In hearings this month about the validity of the cap in the Milwaukee County cases, judges called into question the state’s $1.15 billion Injured Patients and Families Compensation Fund, which has grown in recent years as the number of malpractice cases has declined.

The fund, supported by premiums from doctors, covers malpractice awards over $1 million.

The $1.15 billion is an “obscene amount,” the Journal-Sentinel quoted Circuit Court Judge David Hansher as saying.

Wisconsin Medical Society lobbyist Mark Grapentine defended the size of the fund, saying it has to be robust to handle potential outlays.

The Milwaukee County cases appear to be headed to the state Supreme Court, the Journal-Sentinel reported.

In the Dane County case, Terri Fiez of Verona won a $1.8 million jury award last year for her husband’s death after he was treated at UW Hospital. The jury found Dr. Jonathan Keevil, who works for UW-Madison, negligent.

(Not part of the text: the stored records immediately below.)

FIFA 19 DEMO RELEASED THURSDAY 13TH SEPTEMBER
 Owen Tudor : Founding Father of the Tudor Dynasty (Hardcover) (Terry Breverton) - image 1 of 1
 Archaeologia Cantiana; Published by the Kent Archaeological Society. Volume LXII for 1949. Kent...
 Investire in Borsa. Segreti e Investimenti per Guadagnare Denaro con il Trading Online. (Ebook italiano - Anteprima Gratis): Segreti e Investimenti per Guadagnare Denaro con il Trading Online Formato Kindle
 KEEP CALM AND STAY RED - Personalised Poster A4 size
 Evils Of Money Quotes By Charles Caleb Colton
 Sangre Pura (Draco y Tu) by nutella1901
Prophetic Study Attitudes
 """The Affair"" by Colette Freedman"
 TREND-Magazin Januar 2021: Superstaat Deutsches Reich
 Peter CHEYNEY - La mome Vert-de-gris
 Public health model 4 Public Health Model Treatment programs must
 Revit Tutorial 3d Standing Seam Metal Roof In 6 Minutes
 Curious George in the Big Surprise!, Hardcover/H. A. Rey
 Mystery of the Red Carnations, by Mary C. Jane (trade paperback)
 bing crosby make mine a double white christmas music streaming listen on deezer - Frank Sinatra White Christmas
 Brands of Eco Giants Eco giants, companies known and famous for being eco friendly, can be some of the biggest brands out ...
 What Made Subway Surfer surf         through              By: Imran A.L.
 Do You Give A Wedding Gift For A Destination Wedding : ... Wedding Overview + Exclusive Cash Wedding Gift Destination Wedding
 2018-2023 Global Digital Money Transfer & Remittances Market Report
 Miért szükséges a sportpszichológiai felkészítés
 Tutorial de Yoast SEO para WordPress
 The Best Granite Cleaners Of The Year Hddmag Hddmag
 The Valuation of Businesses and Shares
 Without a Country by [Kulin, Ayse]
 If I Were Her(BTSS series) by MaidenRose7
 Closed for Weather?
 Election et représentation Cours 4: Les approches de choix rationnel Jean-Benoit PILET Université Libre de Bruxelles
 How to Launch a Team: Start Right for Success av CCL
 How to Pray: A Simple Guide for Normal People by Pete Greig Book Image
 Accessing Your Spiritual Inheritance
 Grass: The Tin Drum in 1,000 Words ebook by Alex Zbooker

The state limits total damages against UW doctors and other state employees to $250,000.

Circuit Court Judge John Markson upheld the cap, citing a state Supreme Court’s ruling maintaining a similar $50,000 cap against municipalities.

But, Markson wrote, “I believe the plaintiffs provide cogent arguments that deserve close examination by our Supreme Court, which is the only court that can modify or overrule the decisions that I believe are controlling.”

Markson said the Legislature set the state employee cap in 1979 at $250,000, equal to $72,000 today. An equivalent cap today would be $800,000, he said.
Guy DuBeau, an attorney for the Wisconsin Hospital Association and the Wisconsin Medical Society, wrote in a brief in the appeal that the Legislature “crafted these policies consistent with the well accepted principle that it, and not the courts, is better suited to weigh the policies involved.”

William Gleisner, an attorney with the Wisconsin Association for Justice, wrote that the $250,000 cap is “an insult to the citizens of Wisconsin because it encourages public employees to believe that there is no downside to their failure to adhere to those basic standards, regulations or guidelines.”